A rebellion was also brewing
against Secure Communities, which had been billed as a way to crack down on
immigrants who had committed serious crimes. About 300 communities, including
major cities such as Baltimore and Los Angeles, ended or scaled back their
participation.
“In some ways, [Secure Communities] got away from itself,” the second DHS official said.

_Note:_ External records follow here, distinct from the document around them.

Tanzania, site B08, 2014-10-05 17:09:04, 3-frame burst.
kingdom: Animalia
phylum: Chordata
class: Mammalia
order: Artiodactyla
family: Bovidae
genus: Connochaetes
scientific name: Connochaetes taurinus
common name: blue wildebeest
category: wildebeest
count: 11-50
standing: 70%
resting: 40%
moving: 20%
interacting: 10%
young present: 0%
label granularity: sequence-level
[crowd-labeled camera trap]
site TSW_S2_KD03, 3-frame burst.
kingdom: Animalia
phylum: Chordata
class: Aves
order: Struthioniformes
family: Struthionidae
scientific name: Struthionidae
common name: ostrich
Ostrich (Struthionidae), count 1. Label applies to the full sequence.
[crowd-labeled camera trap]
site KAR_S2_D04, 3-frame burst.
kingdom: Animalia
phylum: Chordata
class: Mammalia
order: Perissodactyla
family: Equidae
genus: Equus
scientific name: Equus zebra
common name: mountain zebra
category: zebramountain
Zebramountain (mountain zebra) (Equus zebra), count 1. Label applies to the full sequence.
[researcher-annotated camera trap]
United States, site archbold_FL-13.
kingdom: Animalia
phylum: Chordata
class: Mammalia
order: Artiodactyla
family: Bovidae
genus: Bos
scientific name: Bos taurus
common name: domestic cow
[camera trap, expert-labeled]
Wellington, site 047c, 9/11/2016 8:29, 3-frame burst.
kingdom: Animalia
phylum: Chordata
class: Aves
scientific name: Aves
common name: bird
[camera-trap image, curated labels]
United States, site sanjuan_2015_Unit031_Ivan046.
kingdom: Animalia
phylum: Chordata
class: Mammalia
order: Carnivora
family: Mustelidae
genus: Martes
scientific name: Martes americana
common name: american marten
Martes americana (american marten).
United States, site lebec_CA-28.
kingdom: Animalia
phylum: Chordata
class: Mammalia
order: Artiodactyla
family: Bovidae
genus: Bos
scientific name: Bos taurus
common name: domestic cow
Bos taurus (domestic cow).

Johnson’s answer was a pair of memos, released in November on the same day as Obama’s much-publicized speech about the new DAPA program.
Johnson spelled
out that immigrants could be deported only if they had been convicted of
crimes, not just arrested. And he specified that only people who had crossed
the border since January 2014 could be deported purely for an immigration
violation, not someone who had been deported years earlier, reentered the
country and lived a law-abiding life.
He also did away with Secure Communities, replacing it with a new Priority Enforcement Program to begin later this summer. Under this plan, ICE will still coordinate with local police about immigrants who are in custody but will ask to be notified 48 hours before the scheduled release of an immigrant who is targeted for deportation, rather than seeking to have immigrants held beyond their scheduled release.
Immigrant advocates expressed widespread skepticism about Johnson’s changes, saying they fear that long-term immigrants who are low-level offenders will still be targeted.
But Sandweg said they should keep an open mind. “I think these new priorities are incredibly significant,’’ he said. “They will obviously have an impact on the lives of millions of people.”